> **Extract provided**:
====

You have a really fundamental flaw here, which is trying to design a game for age 5-18. It cannot be done, the design considerations for a 5 year old and an 18 year old have almost nothing in common, you need a far more focussed age range. Like 5-8.
So before thinking about how to indicate difficultly, I'd really urge you to split your demographic and make separate games, or even just scrap two thirds of the age group that you are trying to hit.
Next, if a child perceives something as being slightly too young for them, they will regard it as babyish and will not be interested at all. So whatever you do, do not use the above suggestion of big blocks of bright primary colours. Give that to a 14 year old and you'll be laughed out of the building.
The general rule when designing for children is to age up the visuals and age down the interaction. So when thinking about the information you're trying to communicate, make it as simple and literal as possible, but then when creating the artwork, keep a much higher age-group in mind.

====

> **Brief descriptive captions**:
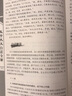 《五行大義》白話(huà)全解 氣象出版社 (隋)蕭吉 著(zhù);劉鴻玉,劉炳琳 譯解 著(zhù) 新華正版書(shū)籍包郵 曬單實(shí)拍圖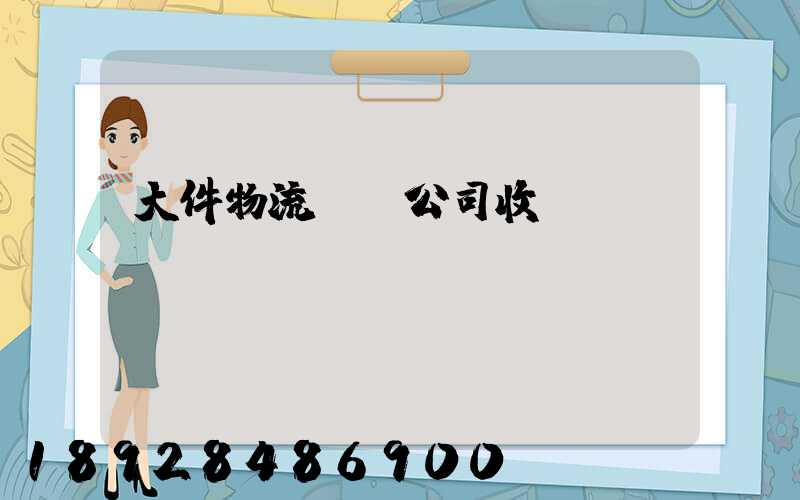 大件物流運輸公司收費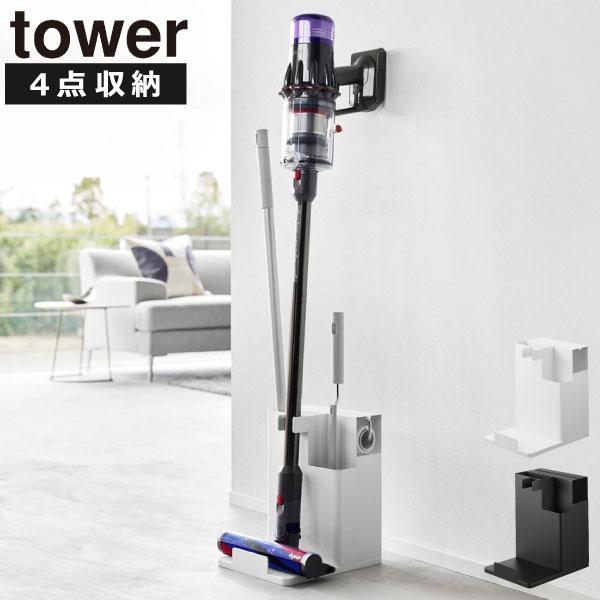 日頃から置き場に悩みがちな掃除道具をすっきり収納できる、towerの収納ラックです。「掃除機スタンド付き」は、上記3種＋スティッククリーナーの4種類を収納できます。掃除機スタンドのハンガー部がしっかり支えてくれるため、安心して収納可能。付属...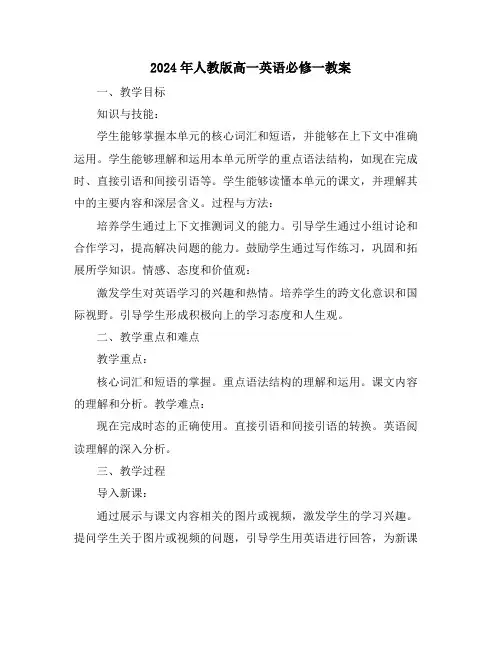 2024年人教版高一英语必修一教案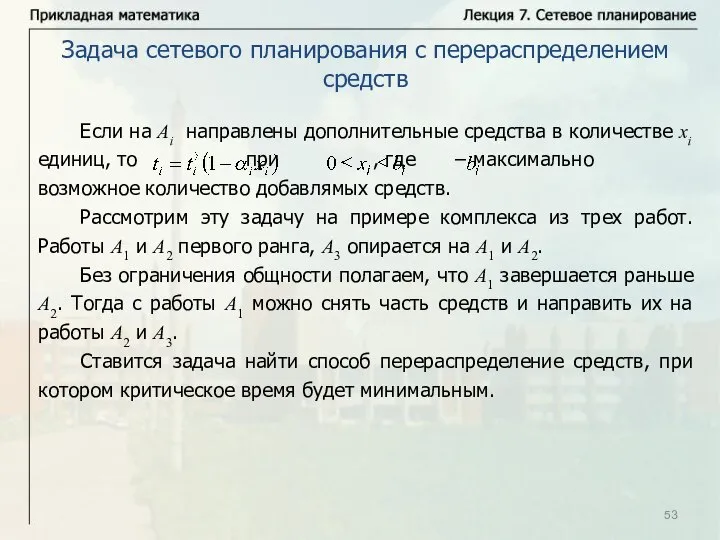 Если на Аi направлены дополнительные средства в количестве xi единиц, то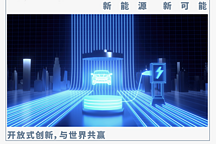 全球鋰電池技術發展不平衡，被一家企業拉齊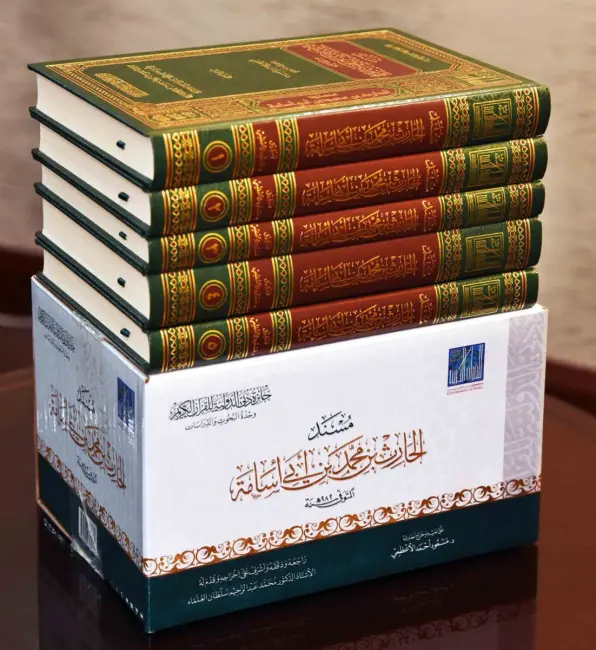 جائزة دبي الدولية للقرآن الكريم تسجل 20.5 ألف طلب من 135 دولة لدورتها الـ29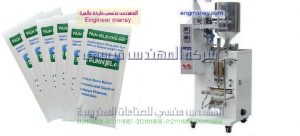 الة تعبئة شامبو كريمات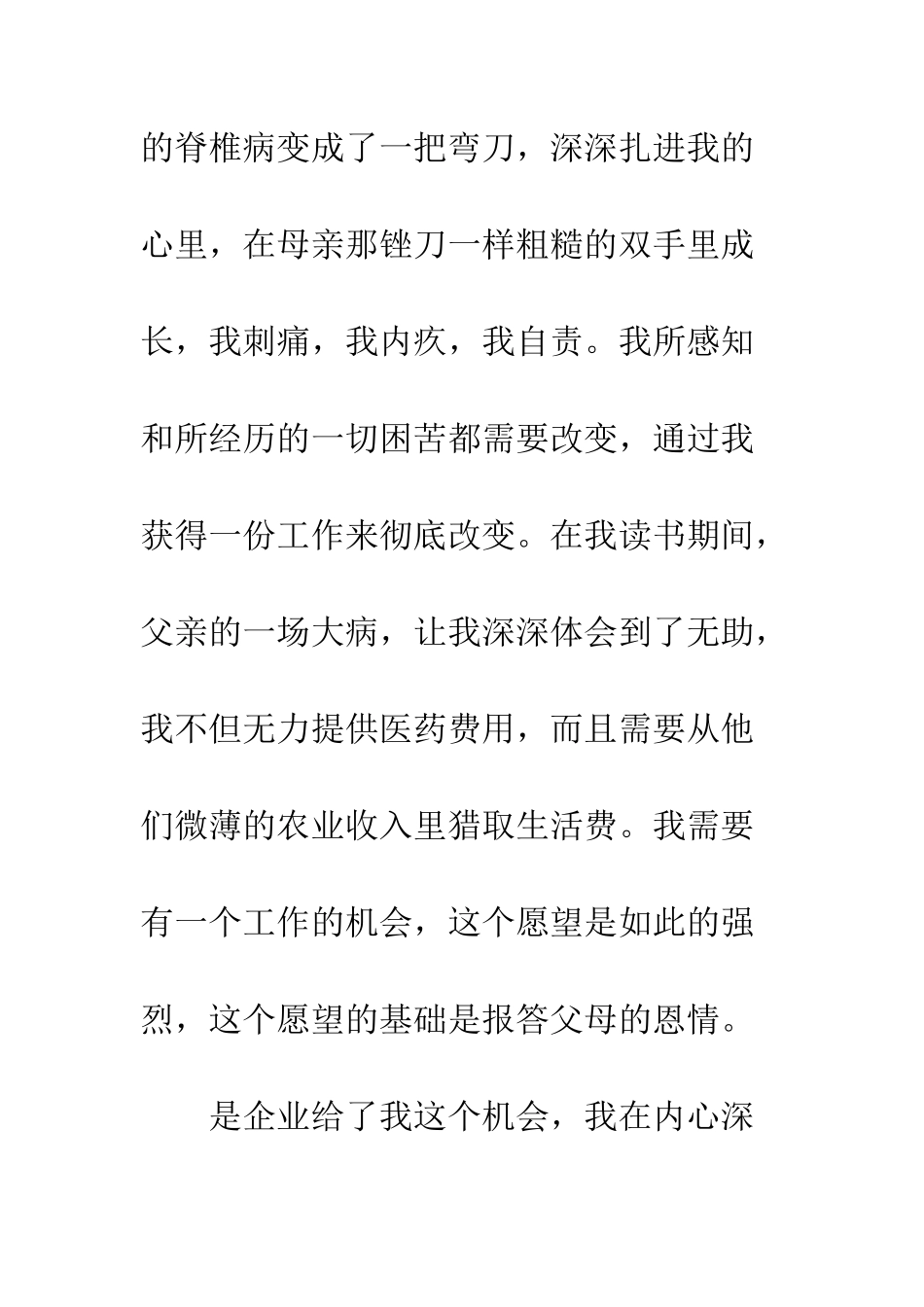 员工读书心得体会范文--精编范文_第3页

====

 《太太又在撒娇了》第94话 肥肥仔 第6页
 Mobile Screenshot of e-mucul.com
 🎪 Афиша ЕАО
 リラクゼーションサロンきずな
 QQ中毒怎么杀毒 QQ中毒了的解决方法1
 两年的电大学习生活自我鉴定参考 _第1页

====

> **Exercise requirements**:
[1] List every age, in years, that the advice on designing games for children mentions, from youngest to oldest.
[2] Put this sentence from the advice on designing games for children into Spanish: "The general rule when designing for children is to age up the visuals and age down the interaction."

> **Set of answers**:
[1] 5, 8, 14, 18

[2] La regla general al diseñar para niños es orientar lo visual a una edad mayor y la interacción a una edad menor.